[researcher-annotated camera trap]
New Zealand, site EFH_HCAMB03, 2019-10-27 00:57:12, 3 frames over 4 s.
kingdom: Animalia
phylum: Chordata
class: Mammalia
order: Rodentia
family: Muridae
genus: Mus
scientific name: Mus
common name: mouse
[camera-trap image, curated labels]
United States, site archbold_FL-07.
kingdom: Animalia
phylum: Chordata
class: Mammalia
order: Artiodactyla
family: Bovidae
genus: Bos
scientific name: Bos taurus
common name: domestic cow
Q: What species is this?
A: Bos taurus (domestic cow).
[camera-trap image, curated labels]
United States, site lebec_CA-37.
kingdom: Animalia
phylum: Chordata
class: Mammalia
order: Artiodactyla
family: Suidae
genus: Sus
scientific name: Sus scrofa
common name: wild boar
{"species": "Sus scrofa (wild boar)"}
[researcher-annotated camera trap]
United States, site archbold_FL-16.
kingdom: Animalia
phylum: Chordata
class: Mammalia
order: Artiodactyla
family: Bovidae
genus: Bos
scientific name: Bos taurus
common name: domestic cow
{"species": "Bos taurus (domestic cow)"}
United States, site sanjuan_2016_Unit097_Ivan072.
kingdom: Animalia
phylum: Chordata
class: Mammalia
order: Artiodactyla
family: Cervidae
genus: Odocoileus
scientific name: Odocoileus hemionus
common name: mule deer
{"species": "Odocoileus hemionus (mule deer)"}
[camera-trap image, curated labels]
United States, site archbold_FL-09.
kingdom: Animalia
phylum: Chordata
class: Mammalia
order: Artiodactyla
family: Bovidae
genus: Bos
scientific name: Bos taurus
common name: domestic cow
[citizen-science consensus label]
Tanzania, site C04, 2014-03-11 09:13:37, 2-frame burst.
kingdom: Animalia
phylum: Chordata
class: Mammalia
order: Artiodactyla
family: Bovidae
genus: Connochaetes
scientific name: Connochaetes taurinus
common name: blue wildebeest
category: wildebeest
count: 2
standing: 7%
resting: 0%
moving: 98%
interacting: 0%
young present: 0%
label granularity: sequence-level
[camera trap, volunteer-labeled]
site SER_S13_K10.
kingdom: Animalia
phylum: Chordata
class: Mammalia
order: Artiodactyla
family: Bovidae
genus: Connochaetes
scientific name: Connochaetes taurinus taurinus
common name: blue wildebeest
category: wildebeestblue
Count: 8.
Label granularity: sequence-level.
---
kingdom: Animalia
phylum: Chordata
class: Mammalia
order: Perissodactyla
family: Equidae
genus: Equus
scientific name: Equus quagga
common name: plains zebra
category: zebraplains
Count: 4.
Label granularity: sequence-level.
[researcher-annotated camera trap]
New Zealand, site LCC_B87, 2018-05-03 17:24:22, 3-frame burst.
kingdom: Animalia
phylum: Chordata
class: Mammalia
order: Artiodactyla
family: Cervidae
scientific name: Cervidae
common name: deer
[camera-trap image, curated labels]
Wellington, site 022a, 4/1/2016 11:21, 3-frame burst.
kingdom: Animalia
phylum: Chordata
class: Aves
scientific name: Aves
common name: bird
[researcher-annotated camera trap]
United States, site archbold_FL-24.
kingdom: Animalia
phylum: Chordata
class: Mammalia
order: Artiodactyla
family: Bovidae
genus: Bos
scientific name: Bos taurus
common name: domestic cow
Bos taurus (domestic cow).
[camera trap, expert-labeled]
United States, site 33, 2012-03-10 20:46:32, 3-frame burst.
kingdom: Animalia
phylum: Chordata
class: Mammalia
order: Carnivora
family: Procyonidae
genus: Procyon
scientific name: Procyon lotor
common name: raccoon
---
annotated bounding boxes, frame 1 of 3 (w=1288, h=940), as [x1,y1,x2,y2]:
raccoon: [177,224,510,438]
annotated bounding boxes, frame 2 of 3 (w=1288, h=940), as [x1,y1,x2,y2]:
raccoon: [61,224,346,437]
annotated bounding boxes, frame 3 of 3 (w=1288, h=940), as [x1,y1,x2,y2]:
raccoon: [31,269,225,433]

(Directions for this task):
Copy out every line from the data above in which the word "United" occurs.

(Answer for the task):
United States, site archbold_FL-07.
United States, site lebec_CA-37.
United States, site archbold_FL-16.
United States, site sanjuan_2016_Unit097_Ivan072.
United States, site archbold_FL-09.
United States, site archbold_FL-24.
United States, site 33, 2012-03-10 20:46:32, 3-frame burst.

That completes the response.